Ground promotion, the iron rice bowl in AI anxiety
Looking at the layoffs and new hires together reveals a dividing line.
Among the 4,000 laid-off at Block, many were from engineering and operations roles expanded during the pandemic—jobs that can be standardized and described. The 3,500 new hires at OpenAI are mainly in sales, customer success, partner management—roles that can’t be easily documented in processes.
What OpenAI is doing is a classic example of ground promotion.
Sending people to clients’ offices, sitting down, listening to needs, integrating systems, monitoring launches. Whether called Technical Ambassadors or Partner Managers, fundamentally it’s like the old O2O battles a decade ago, where Meituan sent people door-to-door convincing restaurant owners to install POS machines.

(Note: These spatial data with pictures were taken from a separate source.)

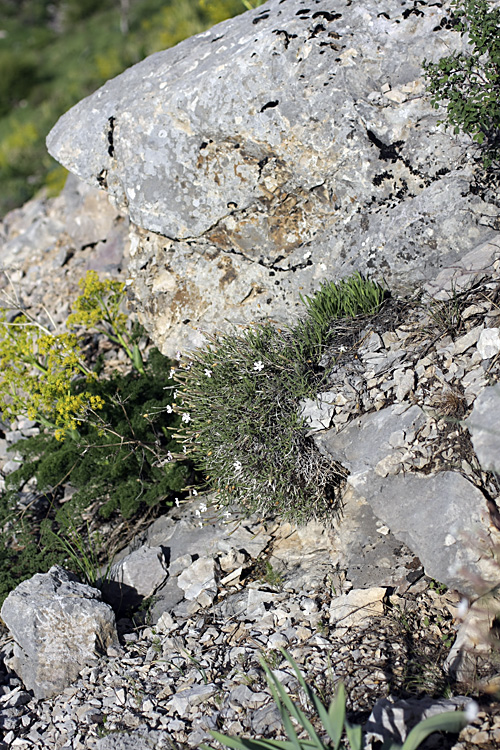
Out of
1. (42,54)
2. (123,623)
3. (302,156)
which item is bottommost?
(123,623)

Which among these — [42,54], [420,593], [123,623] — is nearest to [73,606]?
[123,623]

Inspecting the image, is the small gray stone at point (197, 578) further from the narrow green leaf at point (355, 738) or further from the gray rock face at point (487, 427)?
the gray rock face at point (487, 427)

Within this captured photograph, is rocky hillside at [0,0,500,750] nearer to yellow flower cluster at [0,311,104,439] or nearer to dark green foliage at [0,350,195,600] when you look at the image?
dark green foliage at [0,350,195,600]

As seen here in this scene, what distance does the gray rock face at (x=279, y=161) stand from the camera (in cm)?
407

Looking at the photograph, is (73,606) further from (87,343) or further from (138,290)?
(87,343)

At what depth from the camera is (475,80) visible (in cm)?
371

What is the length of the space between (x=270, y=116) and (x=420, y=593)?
3336 millimetres

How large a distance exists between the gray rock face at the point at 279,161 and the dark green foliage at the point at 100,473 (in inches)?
28.7

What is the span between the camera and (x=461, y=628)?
2.83 metres

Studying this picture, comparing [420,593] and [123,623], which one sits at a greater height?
[123,623]

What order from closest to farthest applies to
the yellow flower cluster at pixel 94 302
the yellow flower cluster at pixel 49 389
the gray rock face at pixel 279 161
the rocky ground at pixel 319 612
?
the rocky ground at pixel 319 612
the gray rock face at pixel 279 161
the yellow flower cluster at pixel 49 389
the yellow flower cluster at pixel 94 302

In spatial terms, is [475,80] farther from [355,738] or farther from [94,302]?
[355,738]

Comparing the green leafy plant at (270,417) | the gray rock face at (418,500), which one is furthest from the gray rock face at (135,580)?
the gray rock face at (418,500)

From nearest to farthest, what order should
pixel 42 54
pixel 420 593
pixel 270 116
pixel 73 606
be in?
pixel 420 593, pixel 73 606, pixel 270 116, pixel 42 54
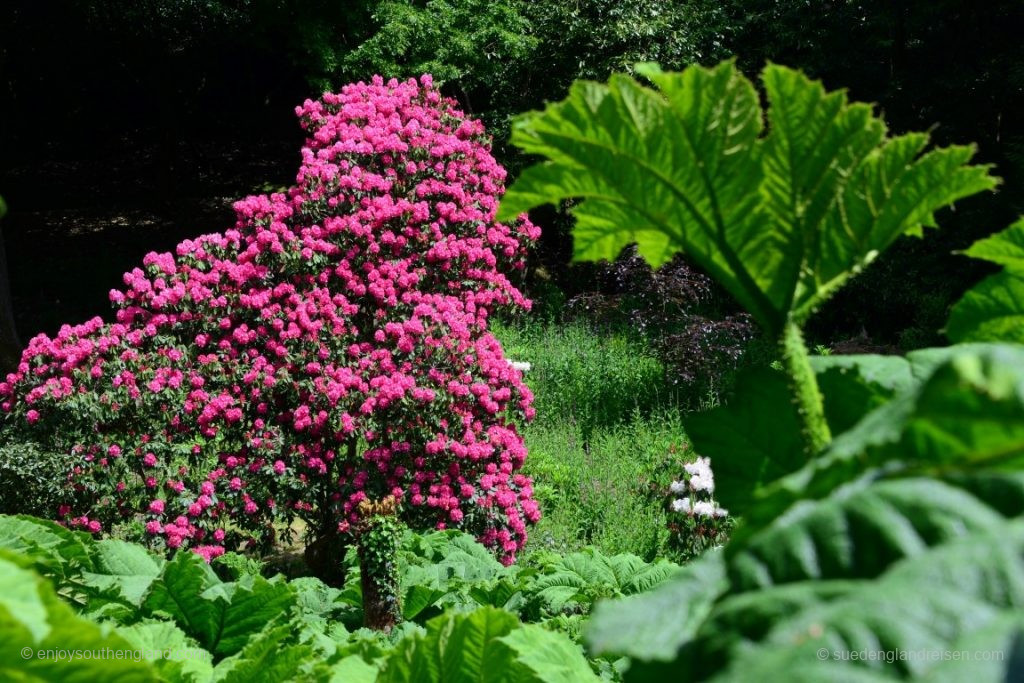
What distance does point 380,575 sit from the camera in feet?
12.1

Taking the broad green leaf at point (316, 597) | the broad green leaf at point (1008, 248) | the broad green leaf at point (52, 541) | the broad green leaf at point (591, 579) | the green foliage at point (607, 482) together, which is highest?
the broad green leaf at point (1008, 248)

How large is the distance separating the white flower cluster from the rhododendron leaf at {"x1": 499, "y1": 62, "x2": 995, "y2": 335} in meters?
4.97

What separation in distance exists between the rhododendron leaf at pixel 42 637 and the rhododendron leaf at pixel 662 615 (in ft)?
1.06

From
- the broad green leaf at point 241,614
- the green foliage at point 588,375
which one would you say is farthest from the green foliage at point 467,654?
the green foliage at point 588,375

This approach isn’t limited to these two companies.
This year, Shopify’s CEO told employees that if they want to hire more, they first need to prove AI can’t do the job. Klarna laid off 700 customer service reps two years ago, claiming AI was enough; last year, they quietly rehired some, with the CEO admitting they “moved too fast” on AI.

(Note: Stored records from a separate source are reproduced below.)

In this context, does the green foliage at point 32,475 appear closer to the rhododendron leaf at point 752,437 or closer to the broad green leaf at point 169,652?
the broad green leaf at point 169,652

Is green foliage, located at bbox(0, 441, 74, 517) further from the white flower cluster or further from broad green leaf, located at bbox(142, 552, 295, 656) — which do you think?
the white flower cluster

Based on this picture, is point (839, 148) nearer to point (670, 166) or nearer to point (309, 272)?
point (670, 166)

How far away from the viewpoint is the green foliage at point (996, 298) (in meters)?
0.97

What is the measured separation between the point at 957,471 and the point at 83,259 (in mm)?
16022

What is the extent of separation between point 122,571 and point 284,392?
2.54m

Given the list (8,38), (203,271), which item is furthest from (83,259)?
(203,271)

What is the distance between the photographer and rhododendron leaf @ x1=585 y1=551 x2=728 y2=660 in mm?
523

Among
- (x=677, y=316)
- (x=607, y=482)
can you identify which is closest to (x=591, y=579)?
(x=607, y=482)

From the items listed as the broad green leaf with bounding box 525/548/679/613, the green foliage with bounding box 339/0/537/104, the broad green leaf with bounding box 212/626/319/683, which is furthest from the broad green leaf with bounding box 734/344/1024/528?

What’s the difference between those laid off and those rehired?
Jobs that can be cut share a common feature: their tasks can be broken down into clear inputs and outputs. Writing code, replying to tickets, generating reports—boundaries are clear, and AI excels at these.
Ground promotion is the opposite. Helping a financial client integrate AI into compliance systems, or assisting a gaming company with content generation—no two projects are the same. The person on the other side is different, so the solution varies. This can’t be scripted into prompts.
AI isn’t eliminating all jobs; it’s redefining their value. Tasks that can be clearly described are becoming cheaper; those that can’t are becoming more expensive.
Three years ago, a company could change the world with a single paper; now, it needs thousands of people knocking on doors one by one.
If you’re anxious about AI replacing you, the answer may not depend on your industry but on whether your work can be clearly explained in one sentence.
The part that can be explained clearly is already less secure.